My mother calls herself a shopaholic. I know. Cringe. I hate that term too, but it certainly describes her and her sisters. As a child growing up in the Toronto suburbs, I often found myself dragged south to the glorious shopping deals just across the border. This became a yearly ritual that I grew to appreciate. Somewhere among the fervent consumerism, as corny as it sounds, we grew as a family. This is the story of the most recent of those trips and the time that I cried in a Forever 21.
Okay. Embarrassing. I know. Crying in a Forever 21 – really? Standing on the sparkly stairs and being stared at by groups of mothers and their twelve-year-old daughters walking by? Not exactly a shining moment in my life.
I’d arrived at this point because I’d been eyeing beautiful long-sleeved sheer tops on the internet all summer. I knew that I wanted one and I also knew that my local Value Village would not fit the bill for this purchase. So this trip was about finding that perfect black button down. I loaded my arms with cheap shirts and skirts and dresses (because no one can resist a sundress for $6), and made my way to the dressing room. My sister had recently come back from a year in Berlin with probably less than $10 to her name, so she had decided that she would shop vicariously through me. When I walked out of the changing rooms with my head down and handed all my items back to the garishly dressed girl at the rack, my sister was pretty unimpressed.
The thing is, I am not skinny; I never have been and probably never will be. I’ve spent a pretty long time coming to terms with this but sometimes it really blows, and trying on top after top that refused to button over my boobs was one of those times. There was my sister – the ultimate McGill hipster, the reticent victim of CampuSPOT photo shoots, and someone who sends me Facebook messages laughing hysterically about being photographed for someone’s blog – and then there’s me, the girl who doesn’t fit a size ‘large’ at Forever 21.
Walking down some stupid sparkly steps in the store, my sister suggested that we check the plus-sized section and I wanted to crawl into a hole and never come out. Never in my life have I seen myself as plus-sized. Yes, I always had boobs and hips and thighs, but I never thought that this meant I could never fit into what society deems a ‘normal’ size. How could I deal with the fact that I needed to shop in a ‘special’ section because I was so ‘abnormally’ large? The worst part was that I was in America – the land of the free and the ‘home of obesity’ – and I was being told that I didn’t fit into their largest size. Are you kidding me?

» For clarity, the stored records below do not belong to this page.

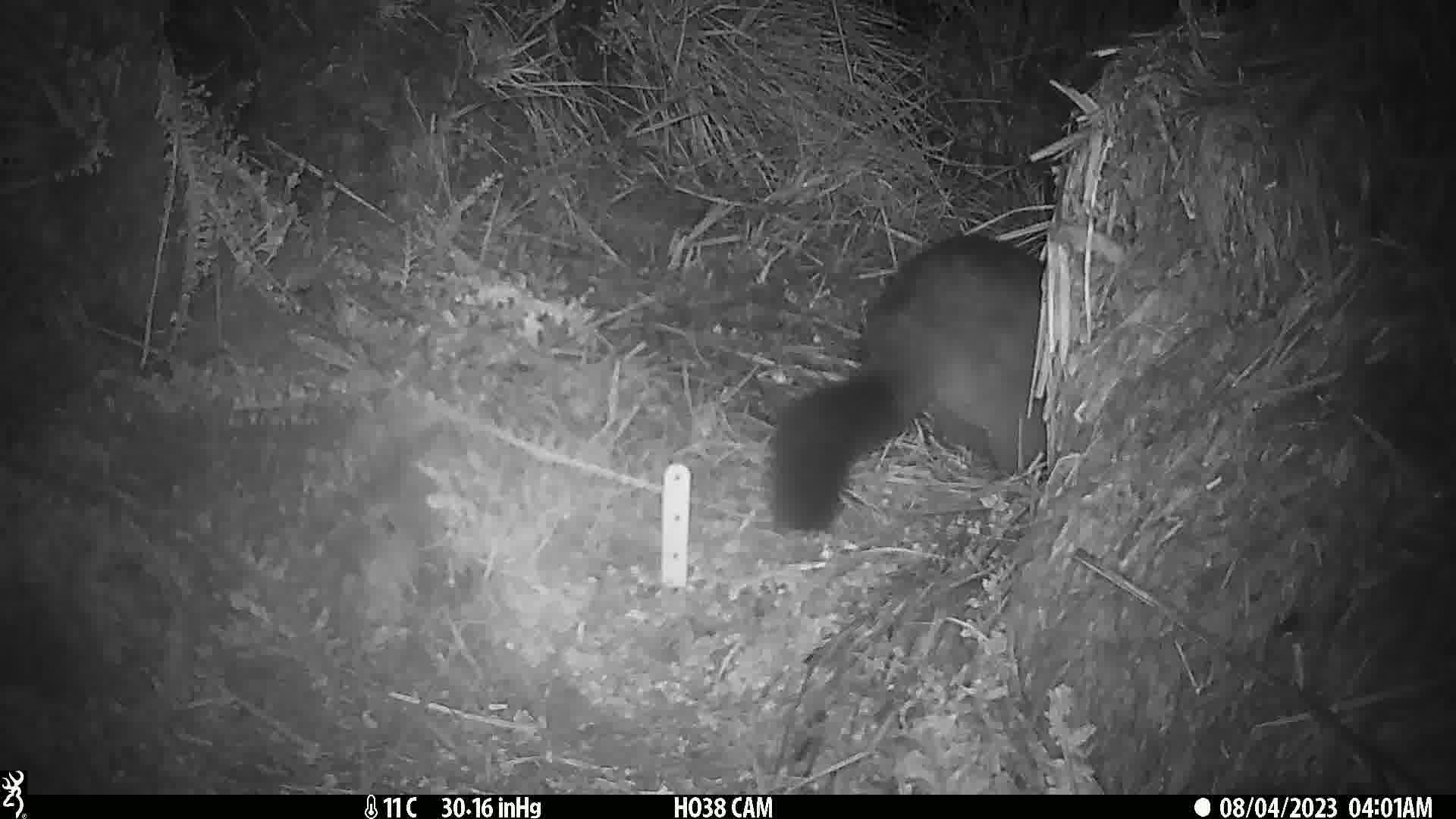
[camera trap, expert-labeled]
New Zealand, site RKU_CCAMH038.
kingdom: Animalia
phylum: Chordata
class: Mammalia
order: Diprotodontia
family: Phalangeridae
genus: Trichosurus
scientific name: Trichosurus vulpecula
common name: common brushtail possum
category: possum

My sister’s response couldn’t have been more wonderful – “Fuck the patriarchy!” As much as she has the power to make me feel terribly inferior – the younger sibling complex in full effect – she knew just what to say to make me feel better. Fuck the patriarchy, and the patriarchs who run the fashion industry and choose arbitrary clothing sizes to categorize our bodies. Fuck this stupid store that told me that I was wrong and different and that I didn’t fit.
My love affair with outlet malls is far from over, but I may just have grown out of my love affair with Forever 21. I’ll place it on file with the Claire’s and Rue 21s of my tween years and say a final ‘fuck you’ before walking out those glass doors for good.
I’m moving on and deciding that just because Forever 21 made me want to crawl out of my skin for shame doesn’t mean that there is anything wrong with me. I walked into that plus-sized section and found a sweet pair of leather shorts only to learn that they did not fit either. So, apparently I exist only in that weird parallel universe between what is ‘normal’ and what I have always been taught to see as ‘fat.’ I’m just going to have to let the fact that I can’t get the buttons to do up on that shirt that will surely fall apart in the wash stop defining me. I’m learning that maybe I’m not the problem. Maybe the problem is Forever 21 and their absurdly unrepresentative sizing, and a world that tells women that if they want to be beautiful they need to fit into a constantly changing standard of perfection. So I’m saying to everyone, “Fuck the patriarchy,” stop hating yourself, hate Forever 21 instead.